Rubio Strategy

As we well know, Sen. Marco Rubio has had his share of bad Florida publicity of late. As we also well know, it was well-deserved.

For the record, Rubio’s against those extra charter flights between the U.S., including Tampa, and Cuba. To Rubio, it’s all about abetting “a dictator”–not aiding local Cuban-Americans who want to visit their home island or helping the regional economy or just doing the right thing–he says in his exile-playbook talking points. And then that flap over his calculated misuse of family chronology. And, of course, he has that matter of not wanting to sound like a Tea Party wing nut on immigration. As a result, the past three weeks Rubio has been pursuing an obvious, familiar strategy right out of Political Spin 101.

* First, he conceded he made an ostensibly honest mistake on pre- or post-Castro timing.  But Cuban-Americans don’t transpose dates around the revolution. That’s beyond self-serving disingenuousness. That’s an obvious lie.

* He then reframed the issue to put the focus elsewhere by emotionally referencing Communism and Castro and railing against his political enemies and their liberal media-lackey co-conspirators. It’s classic turn-the-rhetorical tables. Herman Cain can identify.
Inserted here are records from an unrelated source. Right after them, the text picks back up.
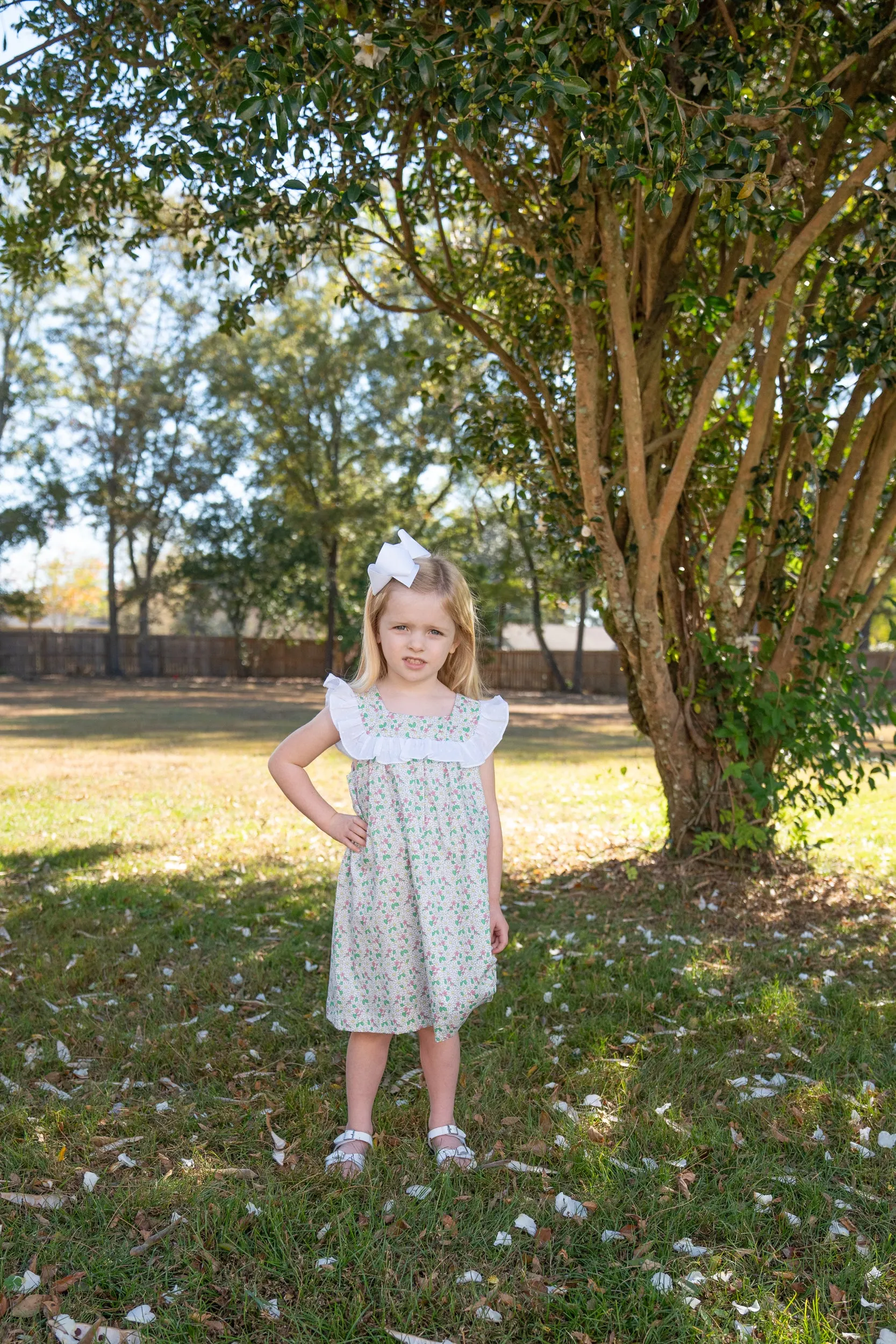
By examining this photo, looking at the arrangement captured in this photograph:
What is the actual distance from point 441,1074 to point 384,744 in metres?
0.86

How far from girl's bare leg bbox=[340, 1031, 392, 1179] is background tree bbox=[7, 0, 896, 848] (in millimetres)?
2438

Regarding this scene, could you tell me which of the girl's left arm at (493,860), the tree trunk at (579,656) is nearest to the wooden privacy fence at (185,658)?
the tree trunk at (579,656)

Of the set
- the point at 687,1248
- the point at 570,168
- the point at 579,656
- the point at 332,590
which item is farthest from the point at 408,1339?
the point at 579,656

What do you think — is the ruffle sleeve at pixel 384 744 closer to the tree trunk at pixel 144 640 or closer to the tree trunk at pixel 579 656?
the tree trunk at pixel 579 656

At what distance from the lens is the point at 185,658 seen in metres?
32.6

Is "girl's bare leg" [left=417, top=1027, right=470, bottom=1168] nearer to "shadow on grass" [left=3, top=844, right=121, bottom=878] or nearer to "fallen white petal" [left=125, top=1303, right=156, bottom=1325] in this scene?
"fallen white petal" [left=125, top=1303, right=156, bottom=1325]

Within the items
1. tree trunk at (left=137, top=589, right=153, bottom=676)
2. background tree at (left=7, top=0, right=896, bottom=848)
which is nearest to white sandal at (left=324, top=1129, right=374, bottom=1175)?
background tree at (left=7, top=0, right=896, bottom=848)

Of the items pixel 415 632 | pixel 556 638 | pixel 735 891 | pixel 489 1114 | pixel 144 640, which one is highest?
pixel 556 638

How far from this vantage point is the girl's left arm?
253cm

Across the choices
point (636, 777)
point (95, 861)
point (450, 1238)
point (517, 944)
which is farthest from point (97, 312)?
point (450, 1238)

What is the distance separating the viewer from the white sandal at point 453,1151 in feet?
7.67

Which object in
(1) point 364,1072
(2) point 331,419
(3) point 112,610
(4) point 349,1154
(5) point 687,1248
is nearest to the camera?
(5) point 687,1248

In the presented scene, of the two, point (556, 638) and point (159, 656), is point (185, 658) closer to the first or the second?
point (159, 656)

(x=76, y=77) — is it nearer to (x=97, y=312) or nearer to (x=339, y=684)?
(x=339, y=684)
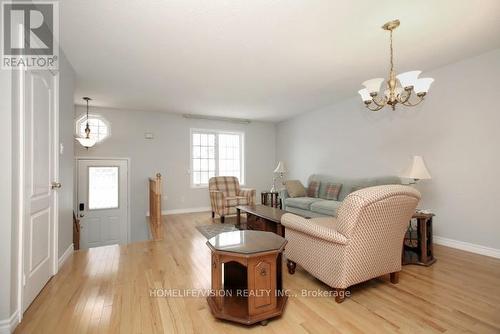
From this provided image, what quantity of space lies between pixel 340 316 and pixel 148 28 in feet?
9.89

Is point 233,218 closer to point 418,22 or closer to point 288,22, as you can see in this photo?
point 288,22

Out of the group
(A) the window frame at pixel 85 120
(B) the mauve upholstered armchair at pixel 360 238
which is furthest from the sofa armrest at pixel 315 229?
(A) the window frame at pixel 85 120

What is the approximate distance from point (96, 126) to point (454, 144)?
6547 millimetres

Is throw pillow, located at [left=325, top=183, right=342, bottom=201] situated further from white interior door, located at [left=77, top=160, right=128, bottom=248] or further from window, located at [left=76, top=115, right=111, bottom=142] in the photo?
window, located at [left=76, top=115, right=111, bottom=142]

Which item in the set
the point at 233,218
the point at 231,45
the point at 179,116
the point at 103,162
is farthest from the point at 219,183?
the point at 231,45

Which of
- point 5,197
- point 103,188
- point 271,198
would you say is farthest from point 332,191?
point 103,188

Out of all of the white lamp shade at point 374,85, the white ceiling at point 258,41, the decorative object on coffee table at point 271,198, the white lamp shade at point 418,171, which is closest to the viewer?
the white ceiling at point 258,41

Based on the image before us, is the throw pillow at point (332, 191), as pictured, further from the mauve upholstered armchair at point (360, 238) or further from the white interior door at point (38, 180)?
the white interior door at point (38, 180)

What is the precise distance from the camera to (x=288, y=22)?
221 centimetres

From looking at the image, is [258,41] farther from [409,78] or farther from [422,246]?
[422,246]

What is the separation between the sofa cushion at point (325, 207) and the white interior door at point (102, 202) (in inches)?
164

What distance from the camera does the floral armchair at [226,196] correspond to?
4.83 meters

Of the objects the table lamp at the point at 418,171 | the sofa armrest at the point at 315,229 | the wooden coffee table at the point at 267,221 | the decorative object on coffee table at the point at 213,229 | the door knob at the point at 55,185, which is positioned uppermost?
the table lamp at the point at 418,171

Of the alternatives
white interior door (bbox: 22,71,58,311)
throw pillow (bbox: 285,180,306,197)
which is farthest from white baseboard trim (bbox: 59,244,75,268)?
throw pillow (bbox: 285,180,306,197)
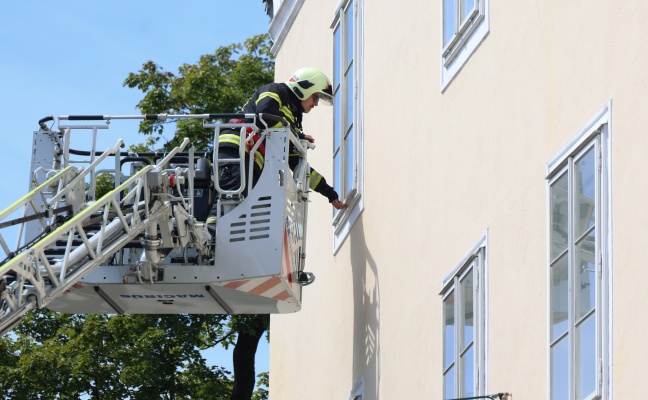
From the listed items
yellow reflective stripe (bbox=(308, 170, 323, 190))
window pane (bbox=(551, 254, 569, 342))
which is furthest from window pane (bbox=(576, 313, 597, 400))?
yellow reflective stripe (bbox=(308, 170, 323, 190))

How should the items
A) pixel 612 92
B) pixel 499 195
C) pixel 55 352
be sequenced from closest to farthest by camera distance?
pixel 612 92, pixel 499 195, pixel 55 352

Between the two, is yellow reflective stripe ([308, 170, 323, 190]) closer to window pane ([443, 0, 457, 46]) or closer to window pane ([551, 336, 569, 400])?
window pane ([443, 0, 457, 46])

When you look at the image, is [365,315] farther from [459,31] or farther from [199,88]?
[199,88]

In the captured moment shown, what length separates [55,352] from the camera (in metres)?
32.9

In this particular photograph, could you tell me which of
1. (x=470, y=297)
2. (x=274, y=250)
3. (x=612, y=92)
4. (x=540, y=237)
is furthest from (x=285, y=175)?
(x=612, y=92)

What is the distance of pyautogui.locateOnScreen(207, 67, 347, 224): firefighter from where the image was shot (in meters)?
15.4

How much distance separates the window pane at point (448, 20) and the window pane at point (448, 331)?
2.40 metres

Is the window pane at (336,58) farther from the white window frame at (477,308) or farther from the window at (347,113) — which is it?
the white window frame at (477,308)

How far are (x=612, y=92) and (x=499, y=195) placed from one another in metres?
2.23

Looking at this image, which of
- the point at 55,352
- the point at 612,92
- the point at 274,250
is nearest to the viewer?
the point at 612,92

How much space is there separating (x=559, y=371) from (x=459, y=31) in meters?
4.01

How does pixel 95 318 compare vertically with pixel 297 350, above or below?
above

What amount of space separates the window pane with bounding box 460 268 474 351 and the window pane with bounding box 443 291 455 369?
11.8 inches

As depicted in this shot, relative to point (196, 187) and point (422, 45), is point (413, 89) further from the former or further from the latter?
point (196, 187)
* Now it’s change the subject–and align yourself with something unassailable. Last Friday on the Senate floor he focused on human trafficking, a legitimate international concern. He wants to help Sen. Bill Nelson, who he doesn’t often help, update the Trafficking Victims Protection Reauthorization Act that Nelson has co-sponsored. It’s serious and safe. There is no pro-slavery lobby.